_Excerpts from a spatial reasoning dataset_
□ □ □ □ □
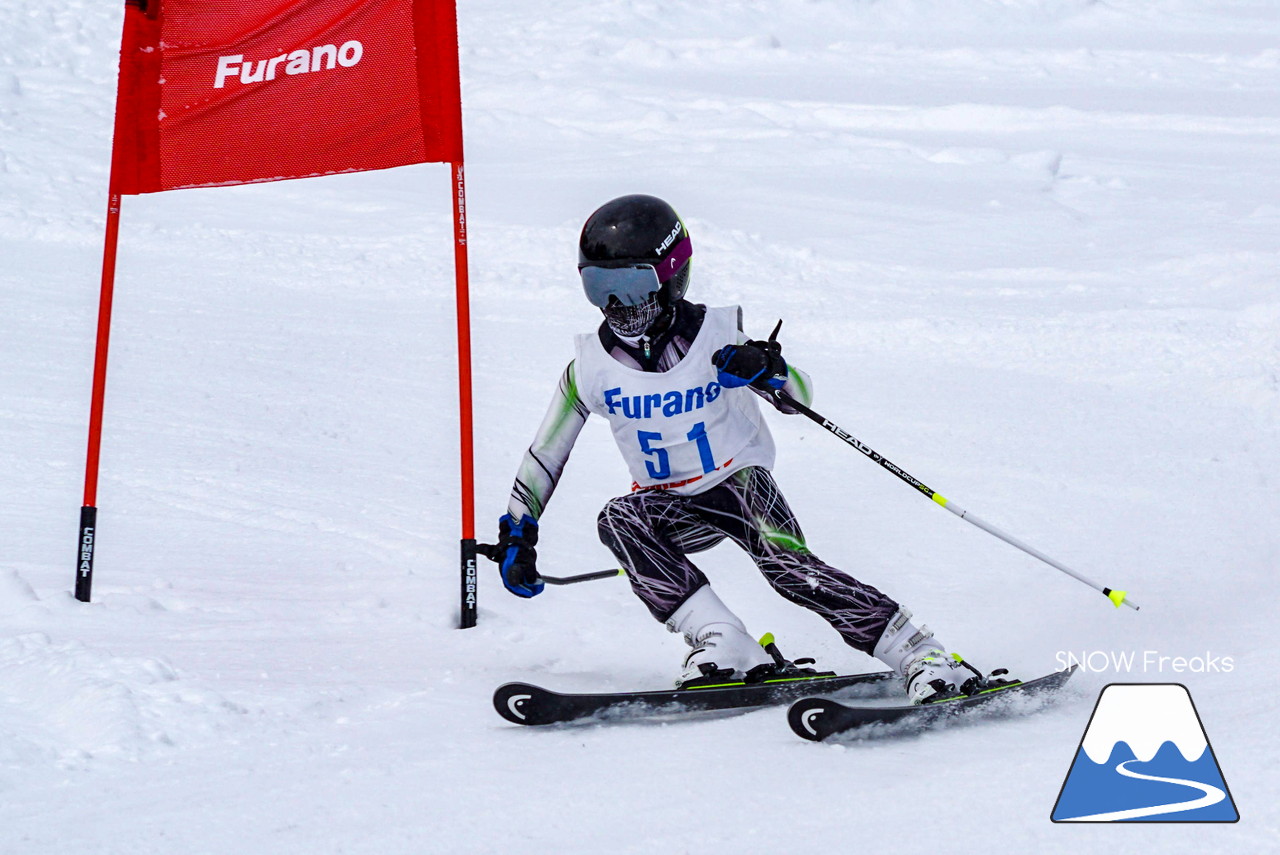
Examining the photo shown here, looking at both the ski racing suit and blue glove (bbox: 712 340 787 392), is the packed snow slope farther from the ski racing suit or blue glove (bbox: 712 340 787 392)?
blue glove (bbox: 712 340 787 392)

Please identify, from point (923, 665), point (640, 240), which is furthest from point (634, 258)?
point (923, 665)

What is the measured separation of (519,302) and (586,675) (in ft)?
20.1

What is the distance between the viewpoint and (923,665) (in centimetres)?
393

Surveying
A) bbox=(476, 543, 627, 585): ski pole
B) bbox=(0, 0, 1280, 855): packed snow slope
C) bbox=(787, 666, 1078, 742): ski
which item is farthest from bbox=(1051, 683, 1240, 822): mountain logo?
bbox=(476, 543, 627, 585): ski pole

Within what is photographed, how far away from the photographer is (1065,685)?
4.01 meters

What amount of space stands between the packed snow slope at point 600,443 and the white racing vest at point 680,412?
810mm

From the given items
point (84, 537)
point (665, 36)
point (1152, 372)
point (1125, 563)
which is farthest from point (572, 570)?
point (665, 36)

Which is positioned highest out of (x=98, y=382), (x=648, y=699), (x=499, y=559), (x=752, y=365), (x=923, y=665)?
(x=752, y=365)

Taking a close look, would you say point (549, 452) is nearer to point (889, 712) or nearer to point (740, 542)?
point (740, 542)

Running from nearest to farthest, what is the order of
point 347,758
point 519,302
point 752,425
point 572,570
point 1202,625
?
1. point 347,758
2. point 752,425
3. point 1202,625
4. point 572,570
5. point 519,302

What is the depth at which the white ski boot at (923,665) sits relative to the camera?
3.87 m

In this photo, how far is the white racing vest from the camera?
165 inches

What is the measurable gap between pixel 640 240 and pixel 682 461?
78 cm

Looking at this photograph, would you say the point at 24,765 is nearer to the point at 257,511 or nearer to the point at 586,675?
the point at 586,675
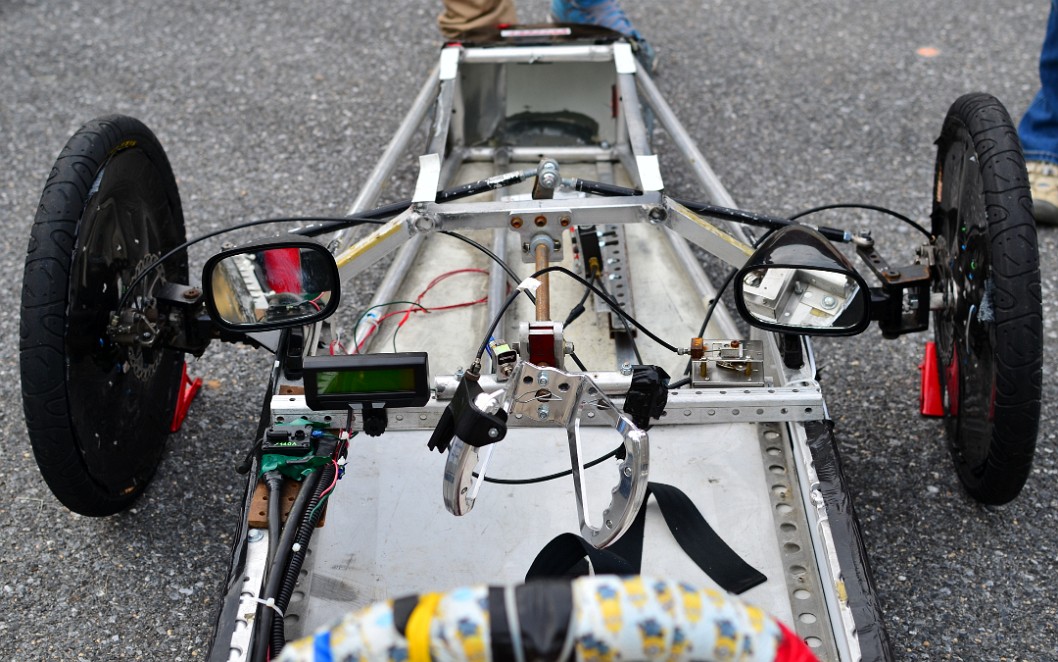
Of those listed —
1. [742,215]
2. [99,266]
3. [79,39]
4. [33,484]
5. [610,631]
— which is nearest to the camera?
[610,631]

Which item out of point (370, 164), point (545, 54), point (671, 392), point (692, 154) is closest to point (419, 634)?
point (671, 392)

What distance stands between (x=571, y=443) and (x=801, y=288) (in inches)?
31.1

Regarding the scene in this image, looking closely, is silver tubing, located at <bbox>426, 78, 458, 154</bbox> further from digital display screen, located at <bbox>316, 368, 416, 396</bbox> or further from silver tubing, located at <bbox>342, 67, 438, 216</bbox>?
digital display screen, located at <bbox>316, 368, 416, 396</bbox>

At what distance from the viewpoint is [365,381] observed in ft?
8.15

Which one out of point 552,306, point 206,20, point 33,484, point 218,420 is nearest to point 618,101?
point 552,306

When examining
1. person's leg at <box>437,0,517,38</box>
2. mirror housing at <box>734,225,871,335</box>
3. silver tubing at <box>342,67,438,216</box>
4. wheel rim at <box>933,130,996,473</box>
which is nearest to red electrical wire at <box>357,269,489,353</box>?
silver tubing at <box>342,67,438,216</box>

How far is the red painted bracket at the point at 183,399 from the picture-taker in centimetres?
357

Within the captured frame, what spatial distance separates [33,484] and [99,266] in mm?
981

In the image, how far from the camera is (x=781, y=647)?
156 centimetres

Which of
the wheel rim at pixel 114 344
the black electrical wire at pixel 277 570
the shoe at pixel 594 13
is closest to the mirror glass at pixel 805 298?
the black electrical wire at pixel 277 570

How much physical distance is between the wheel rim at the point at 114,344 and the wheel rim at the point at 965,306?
2.28m

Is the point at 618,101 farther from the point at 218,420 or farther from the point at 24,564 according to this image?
the point at 24,564

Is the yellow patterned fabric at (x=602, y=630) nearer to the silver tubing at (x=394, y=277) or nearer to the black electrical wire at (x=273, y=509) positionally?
the black electrical wire at (x=273, y=509)

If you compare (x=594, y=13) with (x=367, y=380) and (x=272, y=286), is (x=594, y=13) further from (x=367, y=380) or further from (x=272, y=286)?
(x=367, y=380)
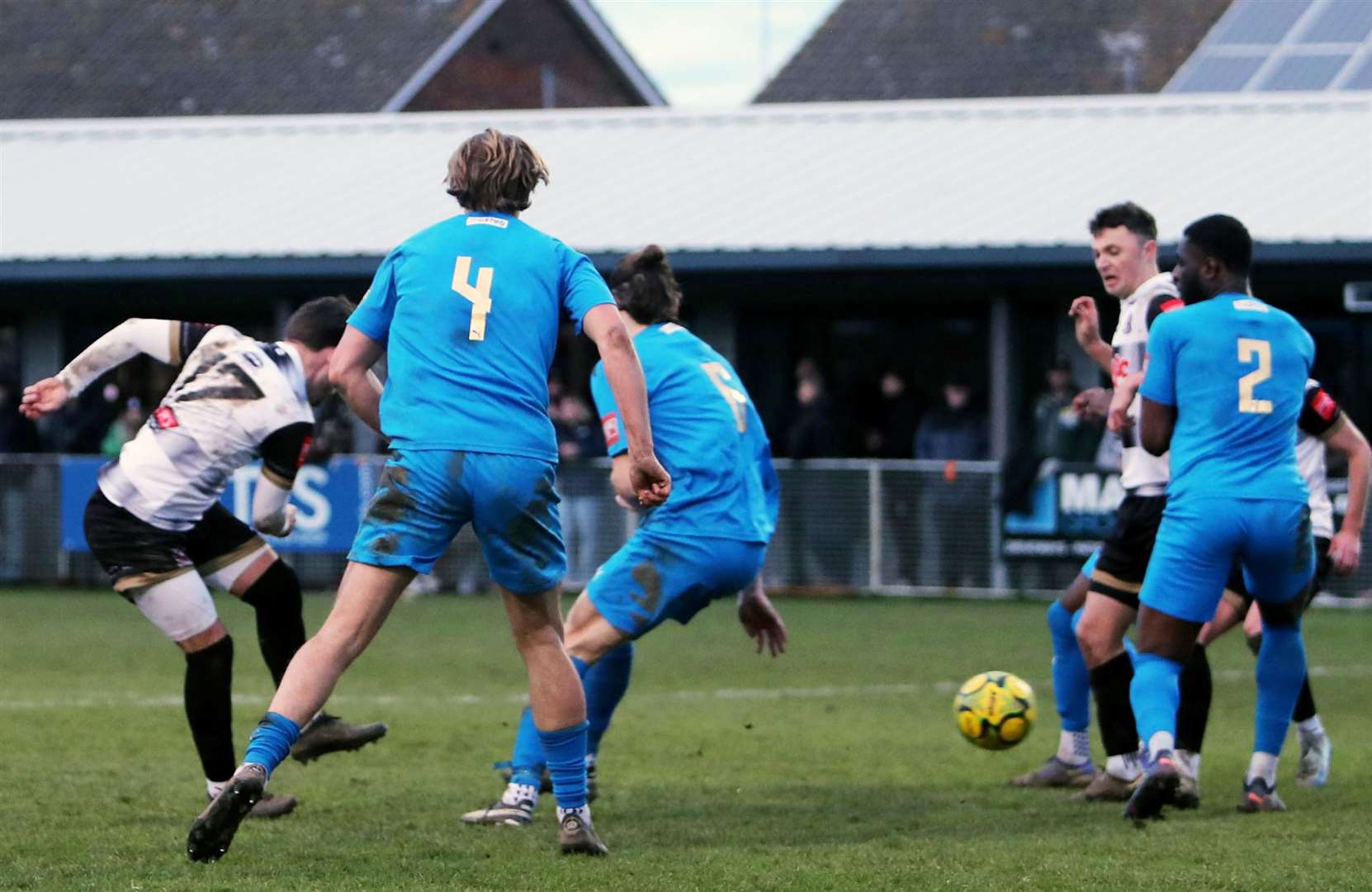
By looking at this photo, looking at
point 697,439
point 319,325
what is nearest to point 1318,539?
point 697,439

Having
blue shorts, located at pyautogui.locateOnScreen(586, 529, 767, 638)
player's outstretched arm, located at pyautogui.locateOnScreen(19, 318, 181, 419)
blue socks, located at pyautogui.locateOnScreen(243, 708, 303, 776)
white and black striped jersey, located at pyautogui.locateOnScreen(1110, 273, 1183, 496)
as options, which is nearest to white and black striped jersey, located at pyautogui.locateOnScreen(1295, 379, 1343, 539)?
white and black striped jersey, located at pyautogui.locateOnScreen(1110, 273, 1183, 496)

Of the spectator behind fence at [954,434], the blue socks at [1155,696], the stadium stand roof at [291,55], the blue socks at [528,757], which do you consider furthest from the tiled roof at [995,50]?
the blue socks at [528,757]

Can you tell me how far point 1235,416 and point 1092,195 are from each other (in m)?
14.1

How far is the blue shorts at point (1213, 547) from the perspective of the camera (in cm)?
690

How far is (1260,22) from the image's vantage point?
104 feet

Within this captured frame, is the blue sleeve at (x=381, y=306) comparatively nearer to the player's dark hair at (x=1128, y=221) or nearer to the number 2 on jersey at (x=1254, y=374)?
the number 2 on jersey at (x=1254, y=374)

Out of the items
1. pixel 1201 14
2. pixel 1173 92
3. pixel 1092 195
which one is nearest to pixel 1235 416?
pixel 1092 195

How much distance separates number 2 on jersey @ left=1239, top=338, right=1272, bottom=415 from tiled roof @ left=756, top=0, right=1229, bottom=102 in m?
33.9

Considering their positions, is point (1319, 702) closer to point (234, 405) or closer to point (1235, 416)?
point (1235, 416)

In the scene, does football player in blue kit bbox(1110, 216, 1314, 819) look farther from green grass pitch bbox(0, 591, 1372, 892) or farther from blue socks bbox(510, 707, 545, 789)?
blue socks bbox(510, 707, 545, 789)

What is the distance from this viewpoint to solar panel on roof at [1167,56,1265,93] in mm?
29891

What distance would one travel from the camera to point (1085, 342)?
25.3 feet

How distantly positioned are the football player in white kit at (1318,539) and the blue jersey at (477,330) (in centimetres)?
284

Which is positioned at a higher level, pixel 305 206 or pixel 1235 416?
pixel 305 206
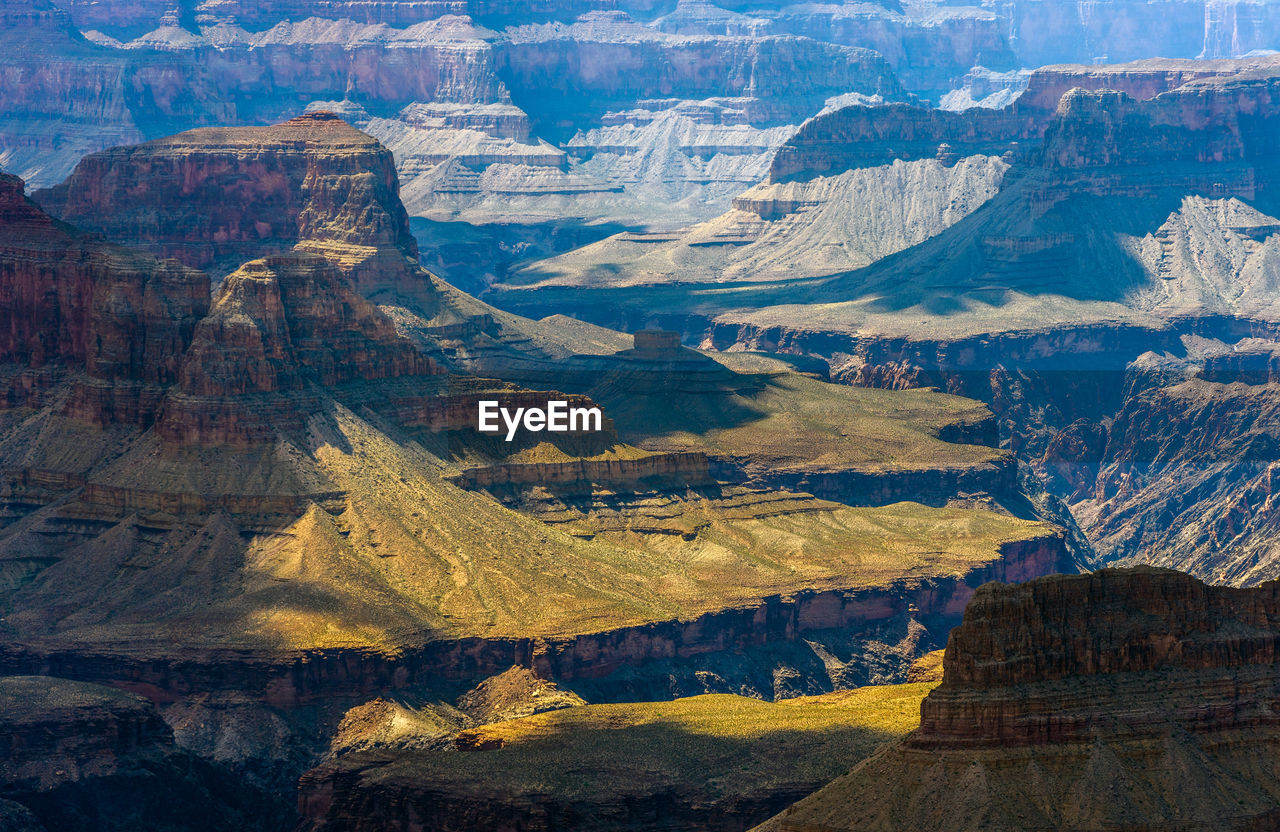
□ □ □ □ □
_EXERCISE GOAL_
Please express the records from the line containing "What is the distance from" through the end of the records as a two-column CSV with the header input,output. Give one row per record, put its text and its answer each in a single quoted field with line breaks turned into spaces, and leave out the pictures.

_ANSWER TO THE TASK_
input,output
"What is the distance from this viewpoint to solar panel on roof at [1167,56,1265,93] in mm?","29891"
"What distance would one travel from the camera to point (1085, 342)?","25.3 feet"
"How distantly positioned are the football player in white kit at (1318,539) and the blue jersey at (477,330) (in centimetres)?","284"
"Which is positioned at a higher level, pixel 305 206 or pixel 1235 416?","pixel 305 206"